*Text excerpt*:
━━━━
Notice of Pre-AIA or AIA Status
The present application, filed on or after March 16, 2013, is being examined under the first inventor to file provisions of the AIA .
Claim Rejections - 35 USC § 103
The following is a quotation of 35 U.S.C. 103 which forms the basis for all obviousness rejections set forth in this Office action:
A patent for a claimed invention may not be obtained, notwithstanding that the claimed invention is not identically disclosed as set forth in section 102, if the differences between the claimed invention and the prior art are such that the claimed invention as a whole would have been obvious before the effective filing date of the claimed invention to a person having ordinary skill in the art to which the claimed invention pertains. Patentability shall not be negated by the manner in which the invention was made.
1. Claims 1-20 are rejected under 35 U.S.C. 103 as being unpatentable over Horley et al (US 2023/0214224, herein Horley) in view of Gschwind et al (US 2015/0309812, herein Gschwind).
Regarding claim 1, Horley teaches a system for executing a software program, the system comprising a plurality of processing units and at least one hardware processor (Fig 1, [0062], processor) configured to:
select a set of blocks from at least one set of blocks, each set comprising a calling block and a target block of a plurality of blocks of an intermediate representation of the software program, the set selected according to at least one statistical value, where the at least one statistical value is collected while executing the software program ([0056], [0060], [0081], call stack used to maintain values when transferring between program subroutines via call (entry) and return (exit));
describing at least one value of the software program at an exit of the calling block (out-value) and at least one other value of the software program at an entry to the target block (in-value) ([0037-0038], [0066], generating control transfer information during program execution, [0113], dynamic binary translation of instructions);
generate a calling set of executable instructions using the calling block and the control- transfer information of the selected set of blocks ([0056], [0066], [0081], generating control transfer information and use of call stack to move between program subroutines); and
configure at least one of a calling processing unit of the plurality of processing units and a target processing unit of the plurality of processing units to execute the calling set of executable instructions and the target set of executable instructions, respectively ([0068], [0070], execution of instructions on processor pipeline).
Horley fails to teach generating a target set of executable instructions using the target block and control-transfer information of the selected set of blocks.
Gschwind teaches a system configured to generate a target set of executable instructions using target block and control-transfer information of a selected set of blocks ([0008], [0020], [0028-0030], compiling of instructions with TOC for function calls, branch information included in linked entry or exit point code).
━━━━
*What to produce*: In the office action excerpt, change the part that opens with the words containing "1. Claims 1-20" and closes with "2015/0309812, herein Gschwind)." by substituting "obvious" for "unpatentable", and give that part in full. The listing that comes after this office action excerpt plays no role in the work.

*Raw data*:
━━━━
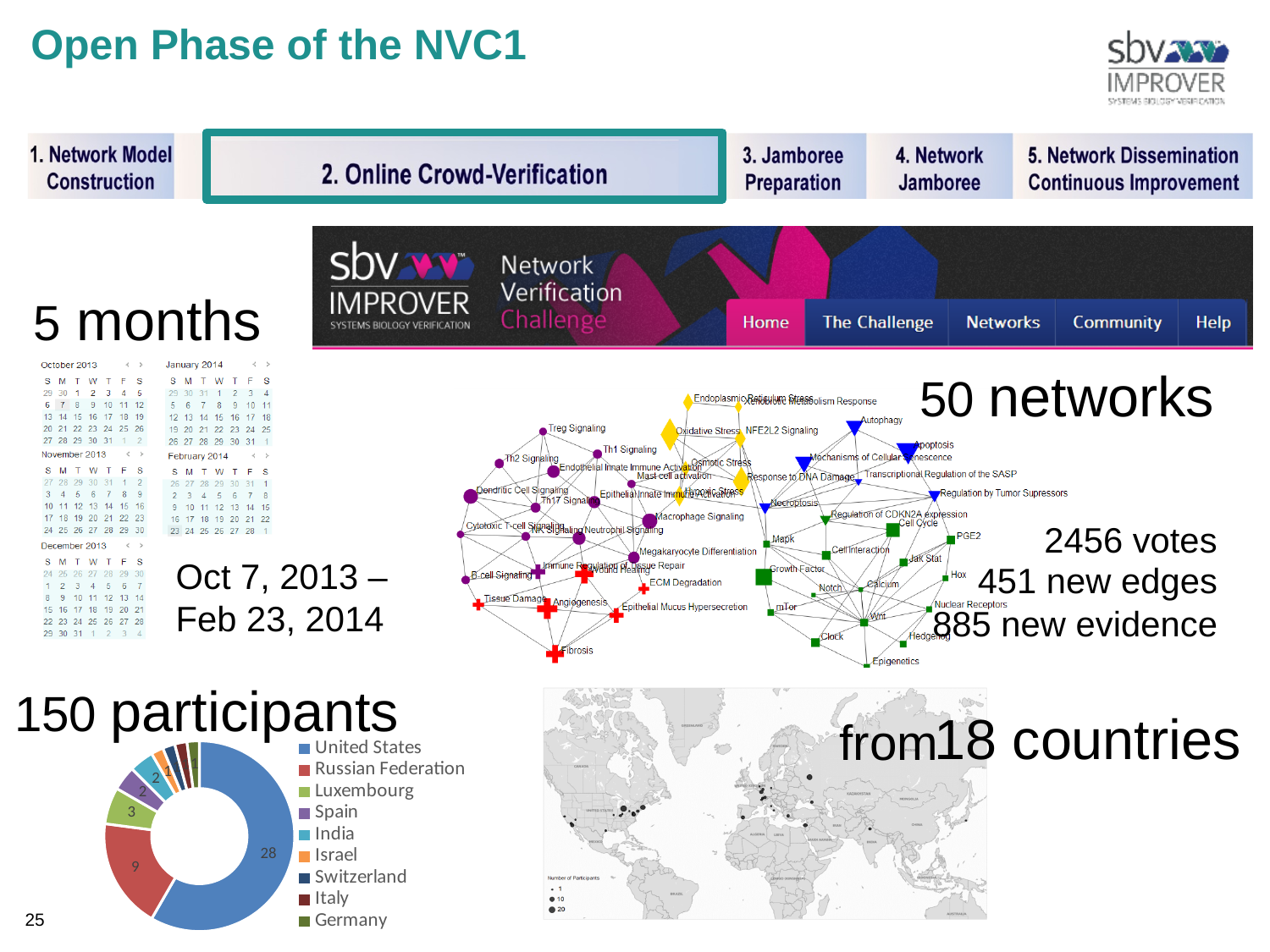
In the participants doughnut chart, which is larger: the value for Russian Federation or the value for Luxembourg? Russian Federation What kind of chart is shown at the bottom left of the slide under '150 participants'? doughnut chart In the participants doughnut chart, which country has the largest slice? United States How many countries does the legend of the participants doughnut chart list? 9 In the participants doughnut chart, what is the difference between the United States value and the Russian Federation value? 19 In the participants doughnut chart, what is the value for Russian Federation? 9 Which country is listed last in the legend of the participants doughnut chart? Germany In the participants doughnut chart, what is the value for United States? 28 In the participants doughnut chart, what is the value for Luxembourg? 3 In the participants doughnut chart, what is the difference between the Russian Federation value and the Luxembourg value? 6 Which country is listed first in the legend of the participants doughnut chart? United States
━━━━
*Task result*:
1. Claims 1-20 are rejected under 35 U.S.C. 103 as being obvious over Horley et al (US 2023/0214224, herein Horley) in view of Gschwind et al (US 2015/0309812, herein Gschwind).